ProfitMitra utilizes user data to forecast investment trends using advanced forecasting techniques:

  • SARIMA Model: For seasonal and trend analysis.
  • Prophet: Used for robust time series forecasting.
  • Interpolation: Fills in missing data to maintain accuracy.
  • LSTM (Long Short-Term Memory): Recurrent neural network architecture for complex time series prediction.
  • Personalized AI Chatbot: Provides with accurate responses to the user queries.

Extra Features

ProfitMitra provides additional features to enhance the user experience, as implemented in the Next.js app:

  • User Dashboard: A personalized view of the user’s investment data and insights.
  • Budget Stocks: Personalized recommendations for stocks based on the user’s financial goals and budget.
  • History: Tracks user transactions and past investments for better decision-making.
  • News: Curated financial news related to stocks and investments.
  • Profile: Allows users to manage their personal and financial information for accurate recommendations.
  • FAQ: Answers to common investment-related questions to help users make informed decisions.

Technical Details

  • Front-End:

    • Next.js: Used as the primary front-end framework, allowing server-side rendering and optimized performance. The app is structured using modular routes for each feature, enabling easy navigation and scalability.
    • TypeScript: Used with Next.js for enhanced type safety and maintainability.
    • Tailwind CSS: For streamlined, responsive styling that provides a visually appealing and customizable user interface.
    • Chart.js: Used for ready-made UI components, such as data tables, charts, and forms, providing a clean and consistent user experience.
  • Back-End & API Integration:

    • Node.js & Express: Powers any server-side logic for handling requests, authentication, and real-time data updates.

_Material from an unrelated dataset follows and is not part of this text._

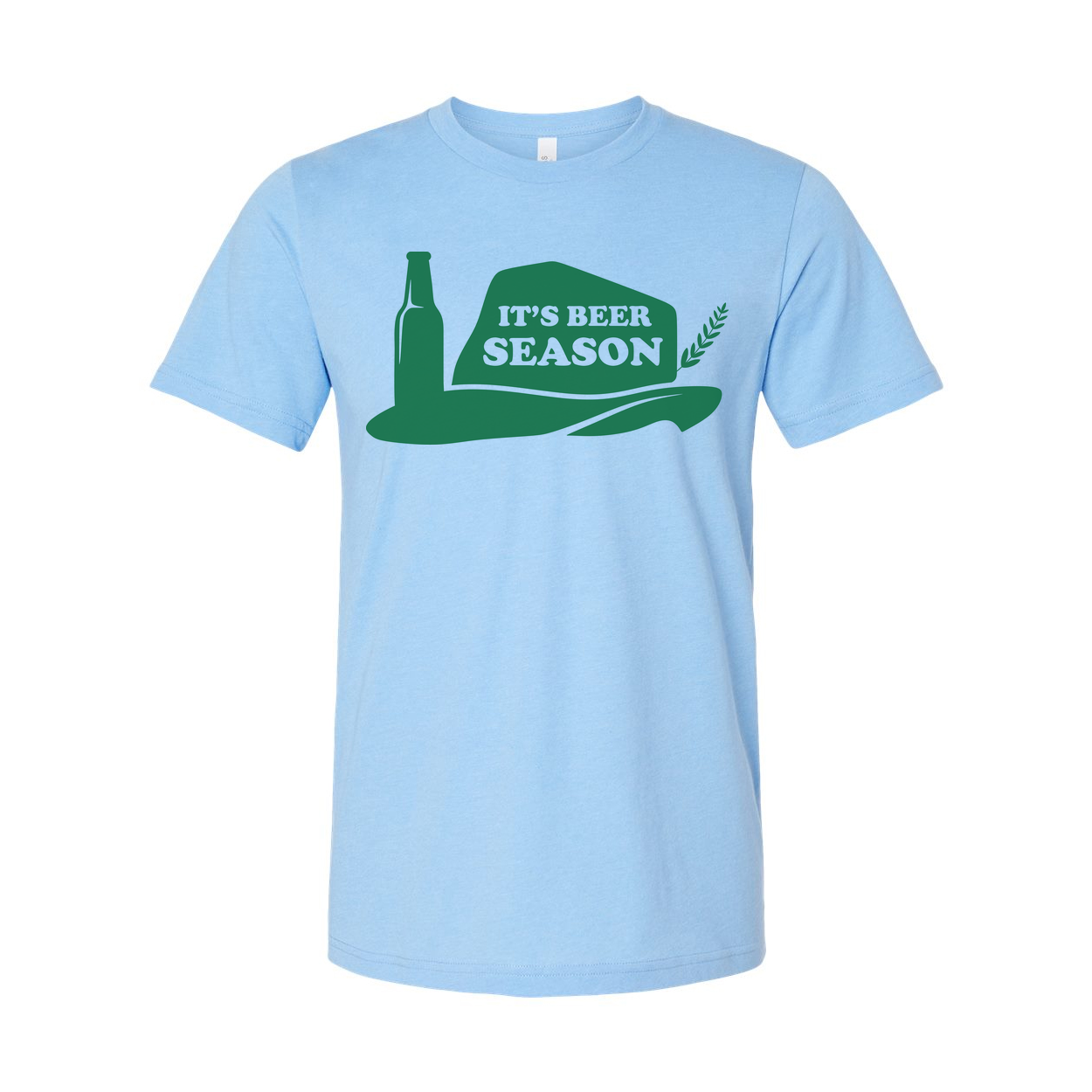 It's Beer Season Graphic Tee For Unisex Adults Featuring A Bottle And Hat Design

    • API Integration: Real-time stock data and financial news are fetched using third-party APIs:

    • 1.Yahoo Finance

      1. Google News API
      1. ChatBase
    • Data Processing: Stock data and user financial data are pre-processed for optimal model input, including data cleaning, normalization, and handling missing values.

  • Machine Learning Models:

    • SARIMA: Applied for time series forecasting, particularly useful for seasonal investment patterns. SARIMA parameters are tuned to fit user-specific data for personalized predictions.
    • Prophet: This robust forecasting model from Facebook is used for daily, weekly, or monthly predictions. It handles missing data and outliers well, making it suitable for stock data with irregular trends.
    • LSTM: A recurrent neural network model, well-suited for sequential data analysis. Used for predicting future stock prices and trends based on historical data.
    • Interpolation: Fills missing values in datasets to ensure the continuity of time series data, enabling more accurate and consistent predictions.
  • Data Storage:

    • MongoDB: Used for storing user profiles, investment history, and other non-volatile data. It allows for scalability and easy data retrieval.